We suggest further research in the role of expanding patient-centered care and MTB treatment decision-making, so patients can be empowered to make better-informed treatment decisions. This area of research should be expanded to broader populations, including other cancers.

Limitations

We acknowledge the limitations of our study. For both components of the study, selection bias may have subsequently affected patient satisfaction with MTB and acceptability of telemedicine services since we used a convenience sampling approach to recruit patients. In addition, the sample size for our pilot intervention survey was small, and we did not encounter any females that were eligible to enroll, which could reduce the validity and generalizability of our findings. Unfortunately, only 1.5% of Veterans in the USA are female [53]. There is also a gender disparity in hepatocellular carcinoma, where men have a much higher prevalence rate compared to women [54]. Future research investigating how telemedicine can be used to communicate MTB treatment recommendations to patients with HCC is needed in a larger, broader population.
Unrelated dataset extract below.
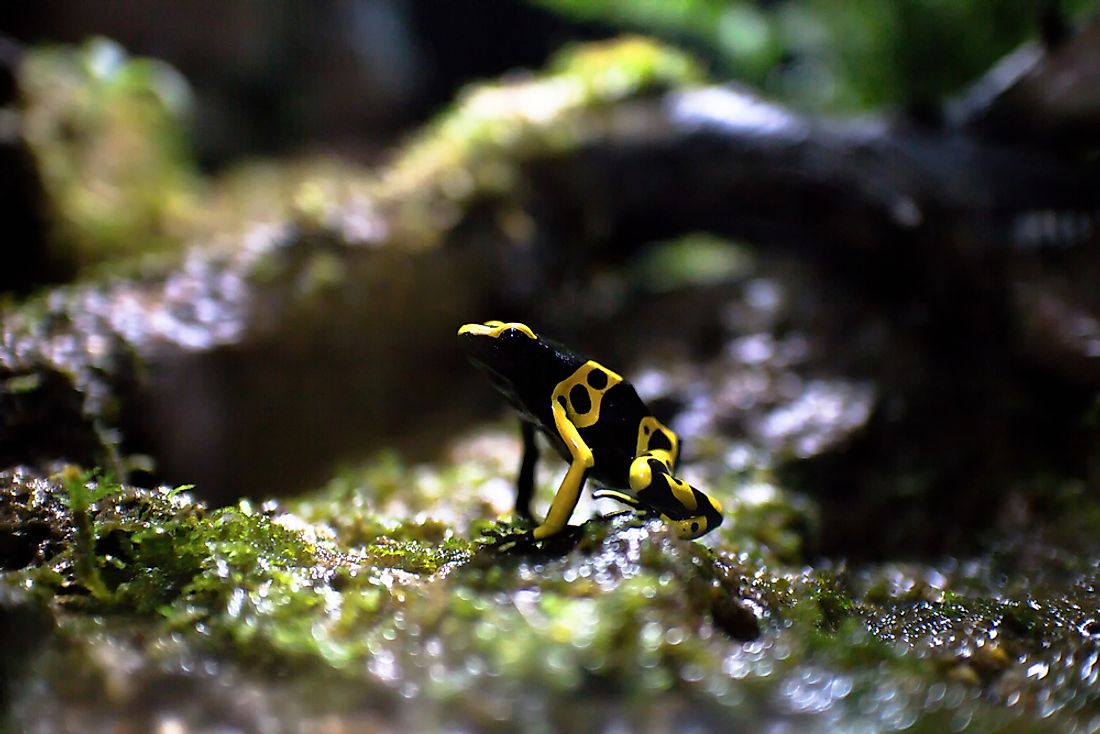 The yellow-banded poison dart frog is native to Venezuela.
We excluded patients who did not have Internet access and understand this could create biased estimates, which could have impacted findings. Research has shown that those without Internet access have considerable demographic and socioeconomic differences [55,56,57]. People who do not have Internet access are more likely to be 65 years and older, black, and are more likely to live alone [55,56,57]. Further, this population is much less affluent and has less education [55,56,57]. It is possible that these patients who were excluded from the study may have disliked receiving MTB treatment recommendations through a telemedicine visit for various reasons (i.e., high costs of paying for the Internet and obtaining devices needed for a telemedicine visit, difficulty hearing or seeing, problems with speaking or making oneself understood) [55,56,57].
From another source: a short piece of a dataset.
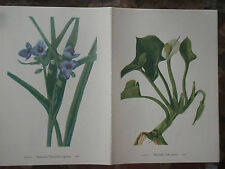 Set of 18 Vintage Mary Walcott Wildflower Prints  Jack in the Pulpit Lily Sedge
Lastly, our pilot intervention was delivered at only one VA facility. Future studies are needed to understand whether findings from this study are generalizable in other settings.

Conclusion

To our knowledge, this is the first study to report how telemedicine can be used to communicate MTB treatment recommendations to patients with HCC in a standardized format. Patients are open to telemedicine as a form of communication for complex cancer information, whether MTB treatment recommendations or even if patients are receiving bad news. Future research is needed in broader populations to facilitate patient-centered care regarding MTB treatment decision-making, so patients can be empowered to be engaged in their healthcare and participate in shared decision-making.